Supplied passage:
┏━━
Technology behind CRC’s system
Because the CRC funding comes from a combination of University funds, faculty researchers, grants from organizations like the National Science Foundation, and other sources, the HPC infrastructure is architected with future scalability in mind. Advanced technology must work seamlessly to enable the HPC performance CRC requires.
Ralph Roskies, Associate Vice Provost for Research Computing, reinforces the nature of the challenge. “Researchers need a wide variety of architectures. Some need to use large numbers of tightly coupled compute nodes in parallel, some need a multitude of independent processors, some need large shared memory, some need GPUs, and almost all need storage. Architecting a system to meet these requirements with a finite budget is challenging.” Roskies also notes an additional barrier his team must overcome. “Another big challenge surrounds awareness on campus about the expertise CRC can provide for advanced computing needs. Our greatest reward comes from the successful application of these resources to solve research problems.”
┗━━
Listed records:
┏━━
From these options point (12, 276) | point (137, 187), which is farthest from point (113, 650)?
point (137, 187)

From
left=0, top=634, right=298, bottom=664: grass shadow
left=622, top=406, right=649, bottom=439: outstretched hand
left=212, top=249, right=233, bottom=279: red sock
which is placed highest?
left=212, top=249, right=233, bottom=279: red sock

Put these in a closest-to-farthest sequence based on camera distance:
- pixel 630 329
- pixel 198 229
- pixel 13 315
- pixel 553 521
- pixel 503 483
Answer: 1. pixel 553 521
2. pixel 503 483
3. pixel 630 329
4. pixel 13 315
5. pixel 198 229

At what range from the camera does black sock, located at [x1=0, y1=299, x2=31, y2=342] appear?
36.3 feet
┗━━
┏━━
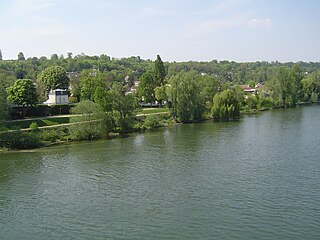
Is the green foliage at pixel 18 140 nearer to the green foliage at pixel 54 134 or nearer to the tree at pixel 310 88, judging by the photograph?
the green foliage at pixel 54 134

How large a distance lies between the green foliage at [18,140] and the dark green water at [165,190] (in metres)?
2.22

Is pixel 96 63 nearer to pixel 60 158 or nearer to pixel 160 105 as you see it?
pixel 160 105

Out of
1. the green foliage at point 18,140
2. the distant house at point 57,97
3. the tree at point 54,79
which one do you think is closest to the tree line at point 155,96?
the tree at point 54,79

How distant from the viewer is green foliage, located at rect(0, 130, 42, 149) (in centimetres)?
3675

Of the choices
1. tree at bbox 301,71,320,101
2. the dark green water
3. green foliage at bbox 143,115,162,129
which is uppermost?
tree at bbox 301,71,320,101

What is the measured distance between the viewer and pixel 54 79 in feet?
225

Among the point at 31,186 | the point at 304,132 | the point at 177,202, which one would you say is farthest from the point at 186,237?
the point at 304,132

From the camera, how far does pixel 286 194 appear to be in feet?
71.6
┗━━
┏━━
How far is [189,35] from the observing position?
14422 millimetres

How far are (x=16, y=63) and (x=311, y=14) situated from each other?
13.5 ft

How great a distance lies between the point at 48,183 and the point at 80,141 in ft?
┗━━
Tasks to complete:
• 1. Reproduce the section of the passage on CRC's computing system from "Technology behind CRC’s" up to and including "performance CRC requires.", swapping "scalability" for "expansion".
• 2. Write the next part of the passage on CRC's computing system, beginning after its final sentence.

Exercise results:
• 1.
Technology behind CRC’s system
Because the CRC funding comes from a combination of University funds, faculty researchers, grants from organizations like the National Science Foundation, and other sources, the HPC infrastructure is architected with future expansion in mind. Advanced technology must work seamlessly to enable the HPC performance CRC requires.

• 2.
The CRC computing clusters are housed at an enterprise-class Network Operations Center (NOC), part of the Computing Services and Systems Development (CSSD) group at the University and linked to the main campus by 100 Gb/s fiber optic networking. CSSD maintains the system’s power, cooling system, networking, operating systems, and backups, and provides expertise in Linux administration.
As budget permits, the CRC and CSSD teams complete upgrades to offer their researchers and students improved performance. The new computing cluster added 104 compute nodes provided by Supermicro, each fueled by a pair of the latest 12-core 2.6 GHz Intel Xeon Scalable processors
While the new processors offer a huge leap in performance, the CRC team also needed to evaluate the rest of the HPC system for bottlenecks limiting system performance. They refer to one challenge they faced as a “memory wall.” Without memory optimization for rapid data transfer, the gains in processor speed would prove moot. This problem is addressed by the Xeon Scalable processors’ much greater bandwidth to memory. Each compute node has 192 GB of high-speed memory and Intel Solid State Drives. The global storage includes several elements including a 130 TB Isilon home space, and a 450 TB Lustre parallel filesystem, and 1PB ZFS file system for archival purposes
Disparate nodes are connected utilizing low latency Intel Omni-Path fabric to maximize the efficiency of distributed parallel workloads.
What do they see as the future?
Jordan notes, “With University of Pittsburgh’s support of computational-based research, and the most advanced technology from Intel, we look to the future with great optimism. The CRC team is working hard to help our faculty, students, and other researchers apply the latest computing resources to projects that have the potential to make meaningful impacts on the world.”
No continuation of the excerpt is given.